I'm not sure where or when my father purchased the VCR (I bet he still has the receipt), but he kept it hidden in his upstairs bedroom for a couple of weeks until the 25th. During that time, he tested it out with the first recording, on December 14th, 1980. Only the final 11 minutes survived, as the tape was rewound and erased with another show before long:
NBC was in the last year of its contract to air the iconic Sunday night anthology series, Disney's Wonderful World (formerly Walt Disney's Wonderful World Of Color). That night's episode had its origins in the ABC run of Walt Disney Presents. Originally aired December 19, 1958, the Christmas special From All Of Us To All Of You ended up being rebroadcast eight times, of which this was the last network airing.
The content of the special was updated to reflect the latest Disney product; for example, this one has a clip from the 1970 film The Aristocats, which was about to be re-released in theaters on December 19, 1980. In comparing this version to one on YouTube (presumably from the DVD of The Aristocats), I noticed a few racially-insensitive lines of the song "Everybody Wants To Be A Cat" were edited from the broadcast. However, some questionable dialogue remains ("Oh, boy ferras, ret's rock the joint!").
This is followed by Jiminy Cricket's rendition of "When You Wish Upon A Star", from the original 1958 special, with various characters gathering around enraptured (Donald looks bored out of his skull) to listen. The show concludes with footage from an earlier Disneyland special, with a choir singing something ("Silent Night" is dubbed in) in front of the Main Street station, followed by announcer Gary Owens wishing everyone a Merry Christmas and Happy New Year.
Then we get to the good stuff - original ads for Vaseline Intensive Care Lotion, GE's incredible Brew Starter (Janet is MAKING COFFEE!), and a bizarrely-animated holiday ad for Levi's. NBC announcer Casey Kasem touts some cartoon Christmas specials starring the Berenstain Bears and Little Rascals, while the Osmonds team up with Greg Evigan's chest hair and Doug Henning's mustache. And who could forget Peggy Fleming and Tony Randall's ice dancing special!

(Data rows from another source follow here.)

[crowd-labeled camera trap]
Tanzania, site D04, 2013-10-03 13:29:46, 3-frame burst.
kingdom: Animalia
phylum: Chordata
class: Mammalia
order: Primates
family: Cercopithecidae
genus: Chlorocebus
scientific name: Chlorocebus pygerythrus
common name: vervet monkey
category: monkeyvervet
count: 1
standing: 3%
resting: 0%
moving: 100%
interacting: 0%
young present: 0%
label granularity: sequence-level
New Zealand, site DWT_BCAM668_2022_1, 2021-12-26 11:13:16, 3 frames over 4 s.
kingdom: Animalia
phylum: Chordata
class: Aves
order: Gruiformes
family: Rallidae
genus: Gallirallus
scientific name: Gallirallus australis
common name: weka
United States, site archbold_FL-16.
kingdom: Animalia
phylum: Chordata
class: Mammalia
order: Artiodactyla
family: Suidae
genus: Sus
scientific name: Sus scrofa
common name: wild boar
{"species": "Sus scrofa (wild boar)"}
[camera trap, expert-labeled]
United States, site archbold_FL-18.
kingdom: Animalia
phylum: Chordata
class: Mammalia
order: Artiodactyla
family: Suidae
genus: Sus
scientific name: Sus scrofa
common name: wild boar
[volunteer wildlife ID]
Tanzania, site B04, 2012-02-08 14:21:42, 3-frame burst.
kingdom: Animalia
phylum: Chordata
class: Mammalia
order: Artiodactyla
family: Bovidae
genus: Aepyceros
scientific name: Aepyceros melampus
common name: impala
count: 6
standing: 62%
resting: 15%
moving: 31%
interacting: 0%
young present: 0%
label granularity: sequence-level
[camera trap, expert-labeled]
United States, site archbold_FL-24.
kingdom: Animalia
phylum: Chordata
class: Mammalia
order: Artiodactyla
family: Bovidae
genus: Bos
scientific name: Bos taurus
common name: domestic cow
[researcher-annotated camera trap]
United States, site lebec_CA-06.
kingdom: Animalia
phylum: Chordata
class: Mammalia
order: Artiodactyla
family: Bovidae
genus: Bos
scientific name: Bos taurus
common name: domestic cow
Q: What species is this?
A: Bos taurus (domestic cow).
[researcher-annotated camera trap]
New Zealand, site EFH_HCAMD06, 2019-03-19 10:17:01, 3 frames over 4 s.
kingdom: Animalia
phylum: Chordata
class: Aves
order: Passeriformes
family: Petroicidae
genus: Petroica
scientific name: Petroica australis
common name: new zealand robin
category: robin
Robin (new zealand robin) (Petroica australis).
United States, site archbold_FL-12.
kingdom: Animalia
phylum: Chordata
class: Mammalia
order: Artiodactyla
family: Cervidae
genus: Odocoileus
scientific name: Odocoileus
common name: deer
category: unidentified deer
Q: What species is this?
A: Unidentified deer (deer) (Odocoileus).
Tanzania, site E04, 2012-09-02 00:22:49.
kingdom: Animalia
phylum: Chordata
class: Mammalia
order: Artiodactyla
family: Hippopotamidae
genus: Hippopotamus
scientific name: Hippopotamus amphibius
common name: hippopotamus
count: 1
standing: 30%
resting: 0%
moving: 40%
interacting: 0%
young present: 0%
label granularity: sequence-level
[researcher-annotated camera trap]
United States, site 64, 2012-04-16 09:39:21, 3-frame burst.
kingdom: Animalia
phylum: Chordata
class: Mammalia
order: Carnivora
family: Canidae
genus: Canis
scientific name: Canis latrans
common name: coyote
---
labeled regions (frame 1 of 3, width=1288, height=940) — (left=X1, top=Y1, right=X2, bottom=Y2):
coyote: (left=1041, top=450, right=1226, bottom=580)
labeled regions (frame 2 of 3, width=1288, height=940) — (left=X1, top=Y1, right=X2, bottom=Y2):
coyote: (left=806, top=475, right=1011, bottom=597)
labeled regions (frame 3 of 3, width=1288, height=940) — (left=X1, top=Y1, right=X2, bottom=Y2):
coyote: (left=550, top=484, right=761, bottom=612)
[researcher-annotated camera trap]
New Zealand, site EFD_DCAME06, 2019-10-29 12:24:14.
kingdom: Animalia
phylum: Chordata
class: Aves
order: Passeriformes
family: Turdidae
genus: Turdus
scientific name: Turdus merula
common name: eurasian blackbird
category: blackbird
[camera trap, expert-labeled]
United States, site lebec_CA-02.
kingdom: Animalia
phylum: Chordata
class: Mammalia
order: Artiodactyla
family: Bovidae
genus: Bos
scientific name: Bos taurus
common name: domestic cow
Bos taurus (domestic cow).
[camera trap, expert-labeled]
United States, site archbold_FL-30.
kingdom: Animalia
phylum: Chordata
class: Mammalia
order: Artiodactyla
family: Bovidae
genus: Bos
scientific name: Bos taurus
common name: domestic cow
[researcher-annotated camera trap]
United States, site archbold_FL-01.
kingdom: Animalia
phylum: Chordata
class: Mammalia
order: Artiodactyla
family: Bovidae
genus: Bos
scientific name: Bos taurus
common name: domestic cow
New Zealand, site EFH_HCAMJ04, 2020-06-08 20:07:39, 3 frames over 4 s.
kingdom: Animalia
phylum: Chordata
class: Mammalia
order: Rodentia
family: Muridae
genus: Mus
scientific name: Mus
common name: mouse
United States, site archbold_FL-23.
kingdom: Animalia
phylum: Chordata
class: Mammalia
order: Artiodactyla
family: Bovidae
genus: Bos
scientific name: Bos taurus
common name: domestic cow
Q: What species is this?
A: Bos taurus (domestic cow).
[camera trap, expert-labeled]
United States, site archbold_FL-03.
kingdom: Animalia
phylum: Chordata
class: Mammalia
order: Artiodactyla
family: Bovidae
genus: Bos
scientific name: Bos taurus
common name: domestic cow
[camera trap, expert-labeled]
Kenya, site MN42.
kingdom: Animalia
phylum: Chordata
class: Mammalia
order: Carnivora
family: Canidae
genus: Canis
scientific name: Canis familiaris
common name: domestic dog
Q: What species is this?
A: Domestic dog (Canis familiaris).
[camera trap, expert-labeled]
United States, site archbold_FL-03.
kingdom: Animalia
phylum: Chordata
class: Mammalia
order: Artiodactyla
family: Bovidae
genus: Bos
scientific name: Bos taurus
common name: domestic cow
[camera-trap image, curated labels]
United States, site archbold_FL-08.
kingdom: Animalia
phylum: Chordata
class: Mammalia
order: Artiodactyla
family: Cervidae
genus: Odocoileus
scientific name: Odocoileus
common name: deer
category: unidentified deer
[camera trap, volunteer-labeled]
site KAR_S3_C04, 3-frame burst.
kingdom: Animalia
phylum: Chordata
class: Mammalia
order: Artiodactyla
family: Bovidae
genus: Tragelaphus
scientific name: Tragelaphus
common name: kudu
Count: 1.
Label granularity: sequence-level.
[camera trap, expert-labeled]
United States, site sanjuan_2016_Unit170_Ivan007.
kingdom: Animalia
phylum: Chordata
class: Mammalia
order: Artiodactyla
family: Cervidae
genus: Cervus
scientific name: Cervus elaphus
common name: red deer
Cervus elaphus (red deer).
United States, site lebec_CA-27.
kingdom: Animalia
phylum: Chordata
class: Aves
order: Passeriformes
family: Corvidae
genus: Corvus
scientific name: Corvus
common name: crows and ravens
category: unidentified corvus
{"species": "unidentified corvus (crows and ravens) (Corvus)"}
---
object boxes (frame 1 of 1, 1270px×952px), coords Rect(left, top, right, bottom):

The credits for Disney's Wonderful World retain the 1979 copyright (the same show had aired December 23, 1979), and after an ad for The Aristocats, Casey is back to tell us about NBC's Wednesday night lineup: Real People, Diff'rent Strokes, and Facts Of Life. I watched all of those shows regularly, not that I'm proud of it.
Incidentally, From All Of Us To All Of You went on to become a holiday tradition in several Scandinavian countries, and still pulls in record viewing numbers in Sweden.